Task to complete: An exact transcription of every entry is required, with the images left out.

Short web captions:
■ ■ ■ ■
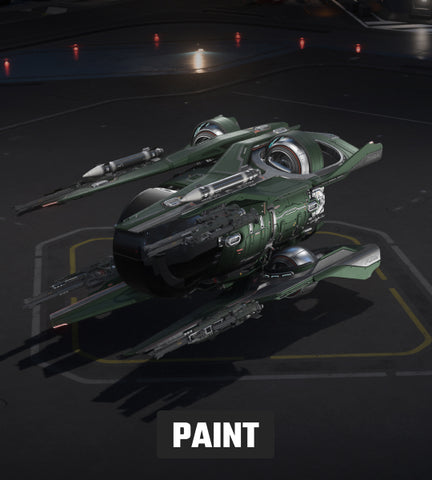 Buy Fury - Fortuna Paint for Star Citizen
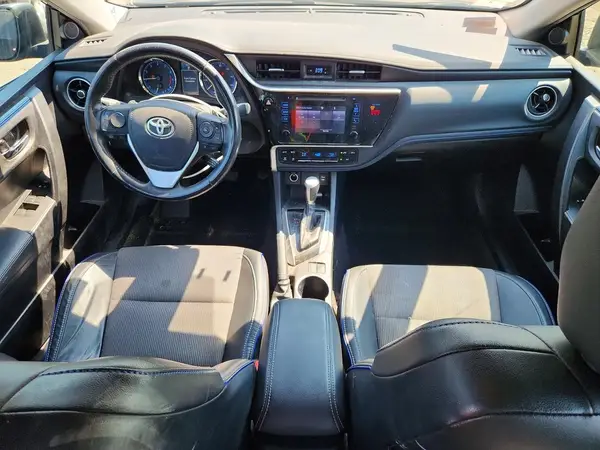 2T1BURHE1JC063794 2018 TOYOTA COROLLA - Image 8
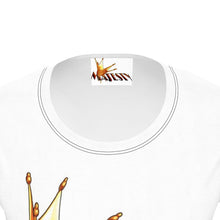 Load image into Gallery viewer, Women's White Tee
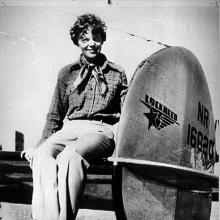 Amelia Earhart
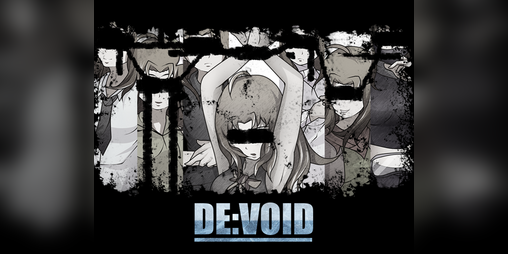 Cover image for DE:VOID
■ ■ ■ ■
Written answer:
 Buy Fury - Fortuna Paint for Star Citizen
 2T1BURHE1JC063794 2018 TOYOTA COROLLA - Image 8
 Load image into Gallery viewer, Women's White Tee
 Amelia Earhart
 Cover image for DE:VOID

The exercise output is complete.